**Selected text:**
============================================================

5 biggest takeaways from the Packers' 20-13 loss to the Vikings
GREEN BAY – The NFL's 2015 regular season concluded with the Green Bay Packers losing six of their final 10 games. That's not exactly the way that any team wants to head into the playoffs.
Here are the five biggest takeaways from the Packers' 20-13 loss to the Vikings.
1. Playing like the 23rd-ranked offense
That's where Green Bay finished the season: as the league's 23rd-best offense. That is a significant falloff from a team that had only once finished worse than ninth overall in total offense since Aaron Rodgers took over as starting quarterback in 2008.
From the statistical perspective of total yards gained, this was actually a good game from the Packers. They outgained Minnesota by 108 yards and controlled time of possession. However, as has far too often happened in the second half of the season, Green Bay couldn't consistently turn yardage into points. An offense with 350 total yards is supposed to finish with more than 13 points.
The Packers had a 15-play, 70-yard drive in the first quarter that took 8:43 off the clock, but it only netted three points. Still, all things considered, it showed Green Bay's ability to move the ball in this game. For some reason, though, play-calling head coach Mike McCarthy went away from what worked well on that series. Eddie Lacy had seven carries during that drive, yet it was John Kuhn who was given significantly more on-field time as the game continued.

============================================================

**Given material:**
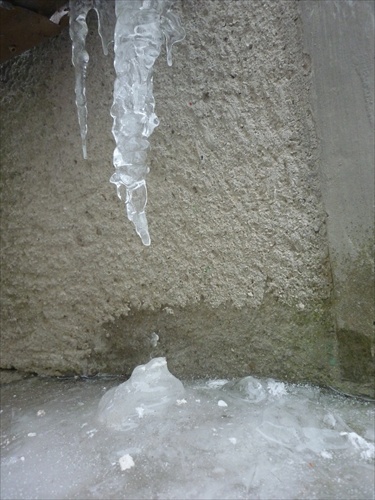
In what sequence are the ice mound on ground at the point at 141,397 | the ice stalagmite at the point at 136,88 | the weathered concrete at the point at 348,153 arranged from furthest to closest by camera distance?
the ice stalagmite at the point at 136,88, the ice mound on ground at the point at 141,397, the weathered concrete at the point at 348,153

============================================================

**Written problem:**
Summarize the Packers game recap above in two sentences.

**Exercise result:**
The Green Bay Packers ended the 2015 regular season with a 20-13 loss to the Vikings, having lost six of their final 10 games and finished as the league's 23rd-best offense. Although they outgained Minnesota by 108 yards and controlled time of possession, they again failed to turn yardage into points, and head coach Mike McCarthy moved away from the Eddie Lacy carries that had worked on a long first-quarter drive.